#### LISTING

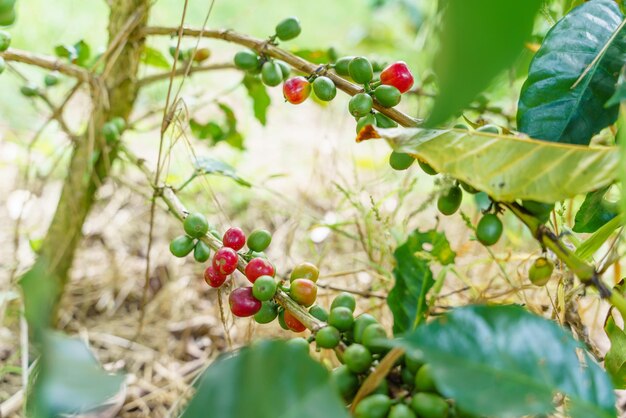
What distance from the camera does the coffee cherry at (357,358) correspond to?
18.4 inches

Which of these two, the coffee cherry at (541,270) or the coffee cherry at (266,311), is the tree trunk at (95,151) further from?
the coffee cherry at (541,270)

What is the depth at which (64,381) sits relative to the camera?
335mm

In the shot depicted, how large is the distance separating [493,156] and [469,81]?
23cm

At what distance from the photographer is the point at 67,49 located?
1022 mm

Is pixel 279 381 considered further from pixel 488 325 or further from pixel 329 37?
pixel 329 37

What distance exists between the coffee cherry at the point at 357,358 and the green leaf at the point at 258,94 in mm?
666

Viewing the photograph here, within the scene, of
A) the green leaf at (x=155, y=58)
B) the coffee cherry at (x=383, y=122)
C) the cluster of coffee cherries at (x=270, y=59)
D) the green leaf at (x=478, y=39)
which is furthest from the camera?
the green leaf at (x=155, y=58)

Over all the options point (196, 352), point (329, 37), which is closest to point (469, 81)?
point (196, 352)

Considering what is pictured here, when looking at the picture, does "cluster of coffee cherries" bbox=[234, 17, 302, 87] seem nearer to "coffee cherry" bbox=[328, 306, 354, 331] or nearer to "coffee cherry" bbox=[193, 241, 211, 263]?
"coffee cherry" bbox=[193, 241, 211, 263]

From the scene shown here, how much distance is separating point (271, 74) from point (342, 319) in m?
0.39

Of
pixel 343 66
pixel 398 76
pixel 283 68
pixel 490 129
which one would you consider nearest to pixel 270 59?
pixel 283 68

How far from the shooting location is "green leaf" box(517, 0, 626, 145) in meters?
0.60

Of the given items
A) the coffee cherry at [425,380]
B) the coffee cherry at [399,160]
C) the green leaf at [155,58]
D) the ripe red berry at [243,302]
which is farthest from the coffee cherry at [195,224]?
the green leaf at [155,58]

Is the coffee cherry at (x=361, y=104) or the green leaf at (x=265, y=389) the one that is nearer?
the green leaf at (x=265, y=389)
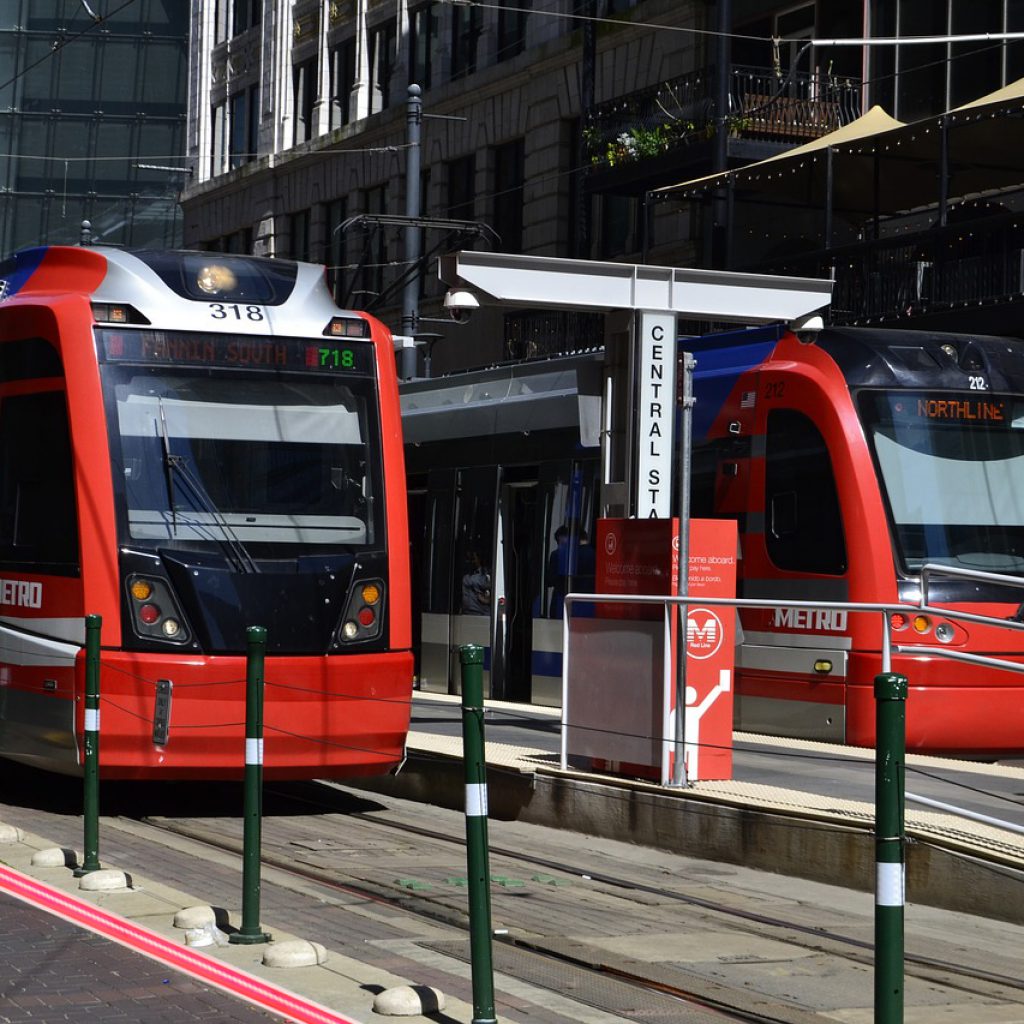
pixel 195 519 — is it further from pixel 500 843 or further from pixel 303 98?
pixel 303 98

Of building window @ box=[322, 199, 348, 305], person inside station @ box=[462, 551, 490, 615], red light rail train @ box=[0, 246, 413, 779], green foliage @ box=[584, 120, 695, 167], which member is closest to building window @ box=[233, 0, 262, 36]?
building window @ box=[322, 199, 348, 305]

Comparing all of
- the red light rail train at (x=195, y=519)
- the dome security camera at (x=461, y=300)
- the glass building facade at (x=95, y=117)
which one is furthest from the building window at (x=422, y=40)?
the red light rail train at (x=195, y=519)

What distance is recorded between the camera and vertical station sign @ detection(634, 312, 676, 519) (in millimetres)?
13789

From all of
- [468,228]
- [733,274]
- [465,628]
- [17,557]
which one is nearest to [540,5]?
[468,228]

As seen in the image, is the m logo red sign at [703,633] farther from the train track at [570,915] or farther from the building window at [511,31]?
the building window at [511,31]

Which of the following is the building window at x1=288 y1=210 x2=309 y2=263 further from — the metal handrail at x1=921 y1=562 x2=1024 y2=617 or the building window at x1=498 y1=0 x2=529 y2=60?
the metal handrail at x1=921 y1=562 x2=1024 y2=617

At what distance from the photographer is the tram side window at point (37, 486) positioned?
38.7ft

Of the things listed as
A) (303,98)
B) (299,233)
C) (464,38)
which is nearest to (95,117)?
(303,98)

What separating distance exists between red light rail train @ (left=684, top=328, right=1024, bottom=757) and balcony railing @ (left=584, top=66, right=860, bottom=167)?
45.4ft

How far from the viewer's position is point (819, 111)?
29.4 meters

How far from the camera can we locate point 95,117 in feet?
213

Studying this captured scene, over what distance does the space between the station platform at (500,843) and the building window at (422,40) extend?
27.7 meters

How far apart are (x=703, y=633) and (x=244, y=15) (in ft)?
133

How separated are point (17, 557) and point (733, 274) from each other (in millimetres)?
5242
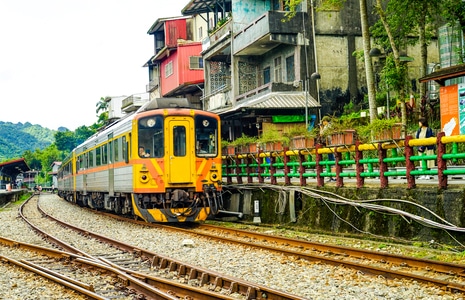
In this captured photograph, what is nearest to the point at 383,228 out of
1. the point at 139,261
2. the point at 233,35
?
the point at 139,261

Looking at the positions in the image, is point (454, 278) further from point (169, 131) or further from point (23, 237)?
point (23, 237)

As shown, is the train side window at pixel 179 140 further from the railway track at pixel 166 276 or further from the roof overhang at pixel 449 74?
the roof overhang at pixel 449 74

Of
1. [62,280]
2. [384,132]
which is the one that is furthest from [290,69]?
[62,280]

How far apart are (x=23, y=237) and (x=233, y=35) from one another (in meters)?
16.2

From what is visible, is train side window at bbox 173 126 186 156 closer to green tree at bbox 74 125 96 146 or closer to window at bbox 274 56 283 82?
window at bbox 274 56 283 82

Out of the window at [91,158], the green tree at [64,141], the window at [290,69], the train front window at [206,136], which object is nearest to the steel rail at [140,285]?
the train front window at [206,136]

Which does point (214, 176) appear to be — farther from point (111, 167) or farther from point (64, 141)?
point (64, 141)

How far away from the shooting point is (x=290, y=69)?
88.5ft

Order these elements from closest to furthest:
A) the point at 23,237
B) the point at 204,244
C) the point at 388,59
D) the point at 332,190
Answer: the point at 204,244 → the point at 332,190 → the point at 23,237 → the point at 388,59

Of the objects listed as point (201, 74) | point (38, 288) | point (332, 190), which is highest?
point (201, 74)

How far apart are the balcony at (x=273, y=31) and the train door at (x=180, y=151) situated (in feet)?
34.1

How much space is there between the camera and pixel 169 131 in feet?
50.8

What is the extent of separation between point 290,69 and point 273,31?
229 centimetres

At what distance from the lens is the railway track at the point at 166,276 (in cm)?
700
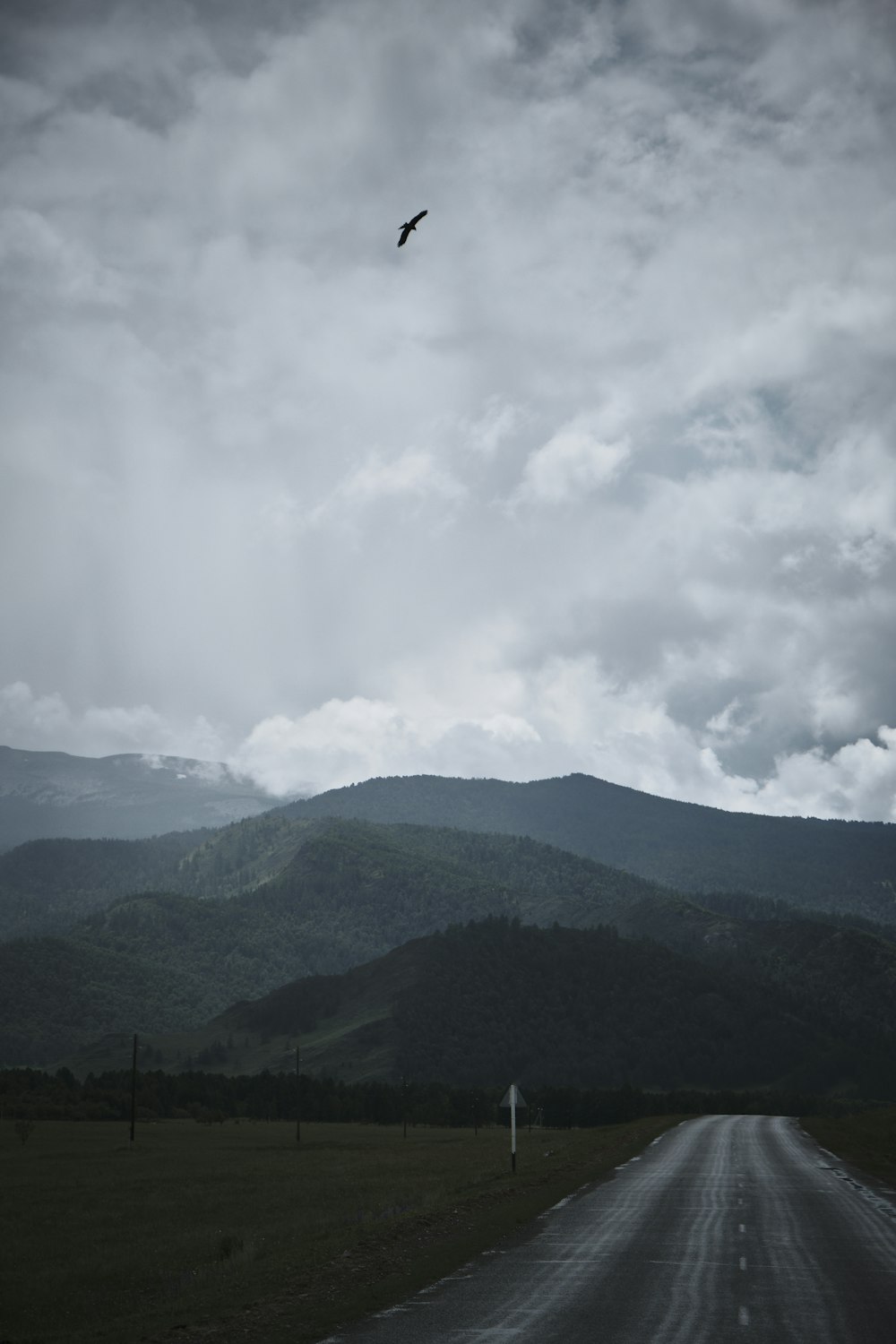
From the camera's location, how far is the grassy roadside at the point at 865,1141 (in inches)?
2082

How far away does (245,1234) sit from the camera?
37.8m

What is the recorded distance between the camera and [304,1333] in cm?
1888

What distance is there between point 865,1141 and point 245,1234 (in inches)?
2072

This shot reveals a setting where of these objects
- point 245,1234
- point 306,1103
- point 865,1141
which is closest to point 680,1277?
point 245,1234

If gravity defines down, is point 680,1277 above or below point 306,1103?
above

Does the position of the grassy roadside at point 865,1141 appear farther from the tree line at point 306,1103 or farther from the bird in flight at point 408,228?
the tree line at point 306,1103

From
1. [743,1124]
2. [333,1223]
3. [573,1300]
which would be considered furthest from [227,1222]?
[743,1124]

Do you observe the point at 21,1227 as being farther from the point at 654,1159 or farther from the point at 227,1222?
the point at 654,1159

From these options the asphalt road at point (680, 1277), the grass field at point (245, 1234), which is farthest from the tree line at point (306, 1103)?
the asphalt road at point (680, 1277)

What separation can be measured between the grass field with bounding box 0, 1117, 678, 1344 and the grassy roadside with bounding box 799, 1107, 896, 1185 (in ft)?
40.4

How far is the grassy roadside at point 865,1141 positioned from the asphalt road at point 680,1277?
13354 mm

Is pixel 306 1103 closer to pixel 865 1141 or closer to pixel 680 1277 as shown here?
pixel 865 1141

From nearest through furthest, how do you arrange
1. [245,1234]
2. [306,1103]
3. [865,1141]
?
[245,1234] < [865,1141] < [306,1103]

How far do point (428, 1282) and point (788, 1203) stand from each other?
60.5 ft
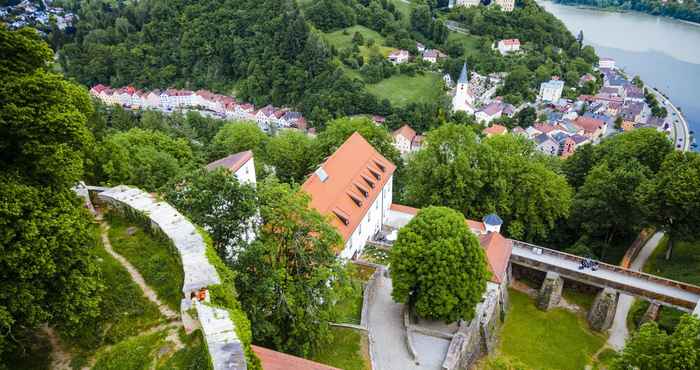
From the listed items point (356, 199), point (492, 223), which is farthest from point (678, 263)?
point (356, 199)

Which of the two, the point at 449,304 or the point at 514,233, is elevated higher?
the point at 449,304

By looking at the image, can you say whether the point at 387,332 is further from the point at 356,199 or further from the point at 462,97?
the point at 462,97

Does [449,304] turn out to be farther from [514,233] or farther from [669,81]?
[669,81]

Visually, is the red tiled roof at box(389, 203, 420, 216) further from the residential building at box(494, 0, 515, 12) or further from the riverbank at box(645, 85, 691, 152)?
the residential building at box(494, 0, 515, 12)

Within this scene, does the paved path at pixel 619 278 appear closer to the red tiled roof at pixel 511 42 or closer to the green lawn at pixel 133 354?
the green lawn at pixel 133 354

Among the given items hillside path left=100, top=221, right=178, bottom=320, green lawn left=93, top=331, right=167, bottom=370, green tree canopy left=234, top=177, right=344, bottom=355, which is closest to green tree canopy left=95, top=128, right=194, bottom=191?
hillside path left=100, top=221, right=178, bottom=320

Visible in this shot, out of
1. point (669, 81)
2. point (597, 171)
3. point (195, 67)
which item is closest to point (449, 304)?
point (597, 171)

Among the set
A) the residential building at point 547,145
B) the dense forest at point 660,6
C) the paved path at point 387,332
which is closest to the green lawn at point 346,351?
the paved path at point 387,332
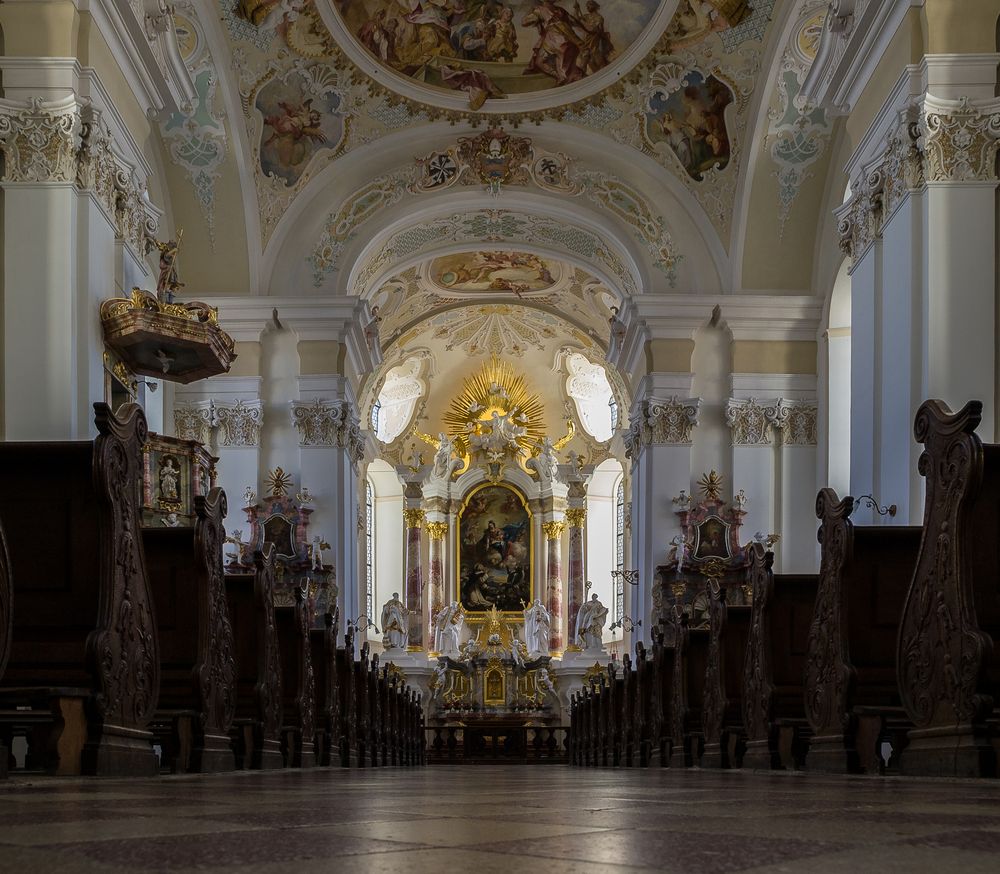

########

- TASK BRIEF: Copy out the records verbatim, from the line that contains "How far from the camera" through the line that contains "27.7 meters".

- REPLY:
How far from the camera can we locate point 95,117 in feet?
213

Studying this captured scene, over what distance does the space between the station platform at (500,843) and the building window at (422,40) extend?
27.7 meters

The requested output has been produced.